# What are you Ladies shooting this 2007 year??



## Ladyshooter (Sep 11, 2006)

Have you ladies got your 2007 bow for this coming new year? Don't let the men outdo us on bows and accessories! We got to look good out there shooting on the circuit down to matching customized arrow wraps! * *


----------



## Baby Bow (Jan 10, 2006)

Took me so long to get my Hoyt Pro Elite I thought it was going to be a 2007.lol

I shoot the BowTech Equalizer for 3D and to hunt with.
I shoot the Hoyt Pro Elite to shoot target spots.

I love them both. It would be nice to have new 2007's but both of mine are 2006's.


----------



## pop-up addict (May 17, 2005)

*bow i shoot*

I shoot an '06 Hoyt Trykon infern for indoor and 3d. I also have a camo '06 equalizer for hunting. But seriously thinking about shooting the bowtech for 3d too. Love the trykon...shoots awesome!


----------



## Aramapaya (Jan 8, 2004)

*Shooting this year?*

Well, i am not certain about it.
At this moment I shoot the Mathews Switchback LD, but i already tried the Mathews conquest 4 a very nice bow to begin the outdoor season with.
Anyone already tried the Drenalin! I is a Silent, Smooth, bow, with a superlight handle.

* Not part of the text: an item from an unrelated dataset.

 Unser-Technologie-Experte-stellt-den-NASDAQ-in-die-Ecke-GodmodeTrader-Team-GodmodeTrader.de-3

I was not able to shoot it, my friend only has one at 70#

Question about Mathews just ask!!:wink:


----------



## rkrystof (Jan 3, 2004)

*And you shoot them well......................*



Baby Bow said:


> Took me so long to get my Hoyt Pro Elite I thought it was going to be a 2007.lol
> 
> I shoot the BowTech Equalizer for 3D and to hunt with.
> I shoot the Hoyt Pro Elite to shoot target spots.
> ...


Your "Saturday" Lincoln "Good Luck charm"..................................

Rick K


----------



## scooby3xs (Dec 3, 2002)

For 2007 my bow of choice will be a Martin Cougar C4 - I have a set of sisters - one in blue (as shown) and one in black. I believe this bow brand change this year will put me ahead of the game indoors and out!

~Scoobs~


----------



## RAZORBACK_GIRL (Jul 6, 2005)

I will be shooting either the Martin Pantera or Cheetah...I am not sure yet...But I am very excited...


----------



## heathshayne (Feb 15, 2004)

I will be shooting the Martin S4 Magnum for indoor and a Slayer X for 3D


----------



## melam (Mar 9, 2006)

Mathews Prestige - for 3D and indoors
Mathews Mustang - for hunting/slaying ... although hasn't worked that way this year! haha

~Kygirl~


----------



## Jolynn Jones (Jul 23, 2004)

Pearson has decided to cater to their Women's Pro Staff shooters this year! :star: They are designing our own version of the G-II! I think they are calling it the LG-II (Lady Generation II). As of right now they are only making them for their Women's Pro Staff but after everyone gets a look at this thing I'll bet they are going to have to make more of them! Now tell me if this isn't cool...! I joked a carried on about them making a bow to match my clothes! I told them, "You want to get a woman to look at a bow, match her clothes with it!" We shoot in black and yellow so guess what! They made them in Black fade to Yellow! :hail: I am so excited! :dance: I hear they look fantastic (prototype just got finished)! I'm supposed to get a picture of one today! It will probably just be of the riser. They are trying to get them to us so we can start practicing with them. So I'm sure that's what I'll be shooting in 2007! :cheer2:


----------



## megan (Oct 20, 2006)

*bow*

im shootin a 2007 hoyt vectrix. i just got it and i love it!!! its super smooth, quiet, and vibration free. very very nice bow!!!:teeth:


----------



## shorty (Apr 18, 2004)

Mathews Prestige for indoors, 3d, and field shoots


----------



## cfuhrer (Mar 4, 2004)

I will be hunting with a Martin Magnum and will be shooting targets with a Martin Stick and a Internature Recurve (yes, yes not a Martin Recurve but I have to save my pennies for it).


----------



## absolutecool (Mar 26, 2006)

*New Bow*

I currently have an '06 BowTech Allegiance. I sent in my resume to them a few months ago and guess what!!!?? I got a response in the mail today!!!! Now I am looking at their brochure trying to decide which bow to order!! I am so excited, I don't know what could possibly shoot better than my Allegiance but hopefully after much debate I will be able to decide on one!!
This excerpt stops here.